Search code examples
gnuplotnanmissing-datainfinity

In gnuplot, with "set datafile missing", how to ignore both "nan" and "-nan"?


The gnuplot command set datafile missing "nan" tells gnuplot to ignore nan data values in the data file.

How to ignore both nan and -nan? I tried the following in gnuplot, but then the effect of the first statement is overwritten by the next.

gnuplot> set datafile missing "-nan"
gnuplot> set datafile missing "nan"

Is it possible to somewhow embed a grep -v nan in the gnuplot command, or even some kind of regexp to exclude any imaginable non-numerical data?


Solution

  • It is not possible to use a regexp for set datafile missing, but you can use any program to filter you data before plotting, and replacing a regexp with one character, e.g. ? which you set to mark a missing data point.

    Here is an example which accomplishes, what you originally requested: filtering -nan, inf etc. For testing, I used the following data file:

    1 0
    2 nan
    3 -inf
    4 2
    5 -NaN
    6 1
    

    And the plotting script may look like the following:

    filter = 'sed -e "s/-\?\(nan\|inf\)/?/ig"'
    set datafile missing "?"

**RECORD LIST:**
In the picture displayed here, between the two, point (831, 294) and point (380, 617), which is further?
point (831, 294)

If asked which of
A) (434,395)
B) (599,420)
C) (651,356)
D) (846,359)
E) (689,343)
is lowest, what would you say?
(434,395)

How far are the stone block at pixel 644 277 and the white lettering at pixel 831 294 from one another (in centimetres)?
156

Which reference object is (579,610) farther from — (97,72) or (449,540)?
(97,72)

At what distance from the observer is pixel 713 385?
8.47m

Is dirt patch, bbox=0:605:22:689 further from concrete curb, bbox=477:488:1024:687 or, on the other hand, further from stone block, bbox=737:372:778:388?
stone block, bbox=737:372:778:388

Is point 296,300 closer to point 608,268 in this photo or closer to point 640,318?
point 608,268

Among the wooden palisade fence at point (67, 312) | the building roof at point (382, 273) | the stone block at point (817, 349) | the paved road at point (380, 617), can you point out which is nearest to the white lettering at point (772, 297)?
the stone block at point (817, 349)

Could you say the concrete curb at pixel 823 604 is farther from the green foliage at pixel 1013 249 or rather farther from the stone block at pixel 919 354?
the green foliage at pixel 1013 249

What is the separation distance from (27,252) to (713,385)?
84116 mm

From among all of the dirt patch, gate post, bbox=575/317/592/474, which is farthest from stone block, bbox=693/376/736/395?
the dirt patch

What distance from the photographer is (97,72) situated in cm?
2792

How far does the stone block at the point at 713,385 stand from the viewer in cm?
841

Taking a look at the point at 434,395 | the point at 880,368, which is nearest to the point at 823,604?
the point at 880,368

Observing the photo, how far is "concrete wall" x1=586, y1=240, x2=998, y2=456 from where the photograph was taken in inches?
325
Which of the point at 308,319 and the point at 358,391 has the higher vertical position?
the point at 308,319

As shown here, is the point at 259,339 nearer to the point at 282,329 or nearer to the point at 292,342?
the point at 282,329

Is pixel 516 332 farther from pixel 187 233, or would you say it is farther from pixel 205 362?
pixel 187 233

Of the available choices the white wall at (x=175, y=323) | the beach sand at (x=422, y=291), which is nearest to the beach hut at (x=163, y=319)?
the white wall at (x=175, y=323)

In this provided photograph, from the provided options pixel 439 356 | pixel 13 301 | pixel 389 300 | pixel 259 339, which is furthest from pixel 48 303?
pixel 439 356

**GOAL:**
Continue the gnuplot thread on ignoring "nan" and "-nan" values from the point where it stops.

**ANSWER FOR THIS EXERCISE:**
    set offset 0.5,0.5,0.5,0.5
    plot '< '.filter.' data.txt' with linespoints ps 2 notitle
    

    This gives the following output:

    enter image description here

    So the plot command skips all missing data points. You can refine the sed filter to replace any non-numerical values with ?, if this variant is not enough.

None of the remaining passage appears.